In early December 1915, the Defence Minister announced that Wilson was being sent to Egypt to set up the Garrison Institute canteen model in the Cairo camps. The enterprise would be known as the AIF Canteens. Wilson was given the honorary appointment of Lieutenant Colonel. He embarked for Egypt a few days after Christmas.

Setting up the canteens in the camps on the outskirts of Cairo was challenging. Trooper Edwin Dinner gave an account of the problems faced in establishing the first canteen, at Maadi Camp, to Sydney’s Sun newspaper in May 1916:
Lieutenant-Colonel Wilson, on his arrival in Egypt, was faced with many difficulties. The chief of these was that of getting a supply of Australian goods, which, owing to a shortage of tonnage and other reasons, he was unable to do. In order to keep faith with the soldiers, he searched Egypt from end to end, and after encountering many obstacles, at last succeeded in obtaining goods of excellent quality and in sufficient quantity to warrant the opening of his first Australian dry canteen.

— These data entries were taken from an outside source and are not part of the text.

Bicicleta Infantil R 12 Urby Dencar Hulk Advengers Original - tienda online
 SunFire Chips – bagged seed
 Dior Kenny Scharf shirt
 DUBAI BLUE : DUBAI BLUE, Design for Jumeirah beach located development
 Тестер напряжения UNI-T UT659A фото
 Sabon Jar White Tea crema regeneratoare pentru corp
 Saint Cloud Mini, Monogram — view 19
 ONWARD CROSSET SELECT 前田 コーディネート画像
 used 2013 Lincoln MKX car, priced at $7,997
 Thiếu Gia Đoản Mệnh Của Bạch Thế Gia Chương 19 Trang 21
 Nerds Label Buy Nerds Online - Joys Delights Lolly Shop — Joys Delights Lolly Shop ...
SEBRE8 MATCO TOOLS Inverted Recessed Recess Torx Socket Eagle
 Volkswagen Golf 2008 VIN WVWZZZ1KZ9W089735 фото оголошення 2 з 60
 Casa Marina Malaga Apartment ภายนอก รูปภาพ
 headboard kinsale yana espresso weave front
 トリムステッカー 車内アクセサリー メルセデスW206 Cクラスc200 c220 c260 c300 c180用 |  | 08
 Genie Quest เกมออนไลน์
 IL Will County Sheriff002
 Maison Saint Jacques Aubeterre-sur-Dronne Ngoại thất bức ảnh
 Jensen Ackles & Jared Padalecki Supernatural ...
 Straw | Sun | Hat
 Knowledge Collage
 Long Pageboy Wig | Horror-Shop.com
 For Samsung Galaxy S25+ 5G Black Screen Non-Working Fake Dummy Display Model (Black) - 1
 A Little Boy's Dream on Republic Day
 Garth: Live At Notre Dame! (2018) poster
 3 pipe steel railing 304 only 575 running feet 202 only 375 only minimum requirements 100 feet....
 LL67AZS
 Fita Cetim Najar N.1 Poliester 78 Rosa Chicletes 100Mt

The Maadi camp canteen opened on 9 February 1916 to great acclaim from the soldiers. However, Wilson became suddenly ill, and died that evening of sinusitis. He was 52 years old.

Lieutenant Colonel Wilson was buried at the Cairo War Memorial Cemetery in Egypt. He was survived by his wife and children, including a son who served in the First World War.

The AIF canteens developed into a broad network of mobile and stationary canteens that operated throughout England, France, Belgium, Egypt, Palestine and Australia, as well as on troopships. By the end of the war, profit from the canteens amounted to 500,000 pounds. The money was later distributed to severely disabled returned soldiers, and to widows, orphans, and other dependents of lost soldiers.

Lieutenant-Colonel Wilson’s name is listed on the Roll of Honour on my right, among more than 60,000 Australians who died while serving in the First World War. He can be seen in a photograph displayed today beside the Pool of Reflection.

This is but one of the many stories of service and sacrifice told here at the Australian War Memorial. We now remember Lieutenant Colonel Robert Garrick Wilson, who gave his life for us, for our freedoms, and in the hope of a better world.